## YOUR OBJECTIVE
Write out the stretch of the forum thread that opens with "## Guest (Aug" and closes with "(Jan 17, 2004)", switching "league" to "class".

## GIVEN TEXT
- - - -

# Welcome BobM and BROWNDOG as new Mods



## nodakoutdoors.com (Feb 27, 2002)

I want to thank BobM and BROWNDOG for stepping up so quickly to be the new moderators of the forum.

FYI

Thanks guys


----------



## Goosehunterdog (Jun 12, 2005)

Thank You both for stepping up and taking the moderator jobs... :beer:


----------



## Dick Monson (Aug 12, 2002)

How in the heck did we get stuck with Bobm? I voted 19 times for anybody else! It was rigged, rigged I tell you........Darn it anyway.

Good luck guys. :beer: And thanks to both for taking it on.


----------



## Guest (Aug 30, 2007)

Thanks guys, I can't believe our good fortune. I appreciate you guys stepping up. I would have liked to but I am not in the same league.


----------



## griffman (Jan 17, 2004)

Dick Monson said:


> How in the heck did we get stuck with Bobm? I voted 19 times for anybody else! It was rigged, rigged I tell you........Darn it anyway.
> 
> Good luck guys. :beer: And thanks to both for taking it on.


He he  19 times for anybody else.....


----------



## mdaniel (May 2, 2007)

Hey Guys Congrat, Does this mean will have more Ducks to shoot? :strapped:


----------

- - - -

## EXERCISE DATA
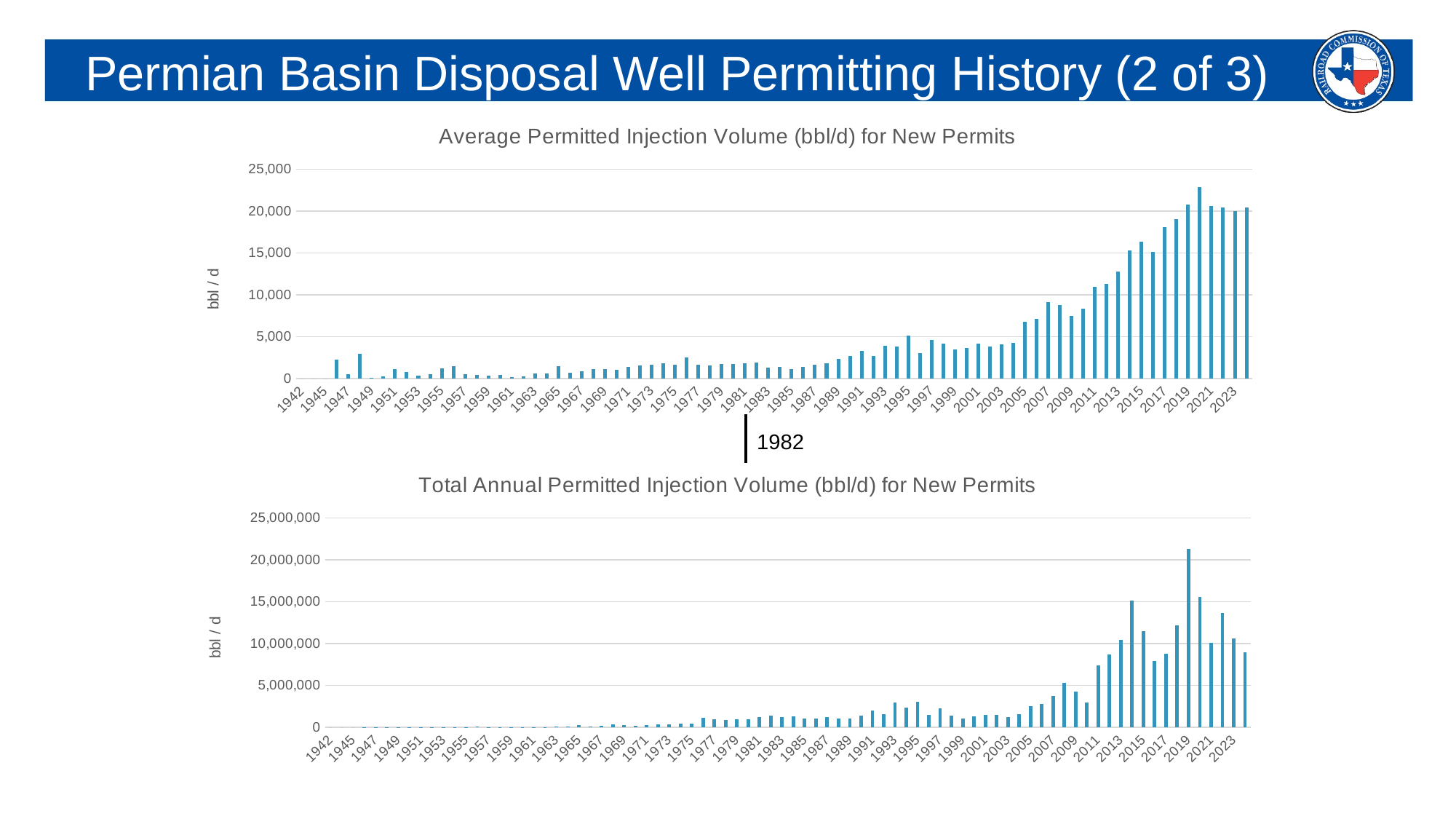
In the top chart (Average Permitted Injection Volume), which year has the highest value? 2020 In the bottom chart (Total Annual Permitted Injection Volume), is the value for 2016 greater or less than 10,000,000? less In the top chart (Average Permitted Injection Volume), is the value for 1982 greater or less than 5,000? less What is the y-axis label on the bottom chart (Total Annual Permitted Injection Volume)? bbl / d In the top chart (Average Permitted Injection Volume), is the value for 2020 greater or less than 20,000? greater In the top chart (Average Permitted Injection Volume), which year has the larger value, 2010 or 2020? 2020 In the bottom chart (Total Annual Permitted Injection Volume), which year has the highest value? 2019 What kind of chart is the top chart, 'Average Permitted Injection Volume (bbl/d) for New Permits'? bar chart In the top chart (Average Permitted Injection Volume), do the values generally rise or fall from 2005 to 2020? rise In the bottom chart (Total Annual Permitted Injection Volume), which year has the larger value, 2019 or 2021? 2019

- - - -

## ANSWER BOX
## Guest (Aug 30, 2007)

Thanks guys, I can't believe our good fortune. I appreciate you guys stepping up. I would have liked to but I am not in the same class.


----------



## griffman (Jan 17, 2004)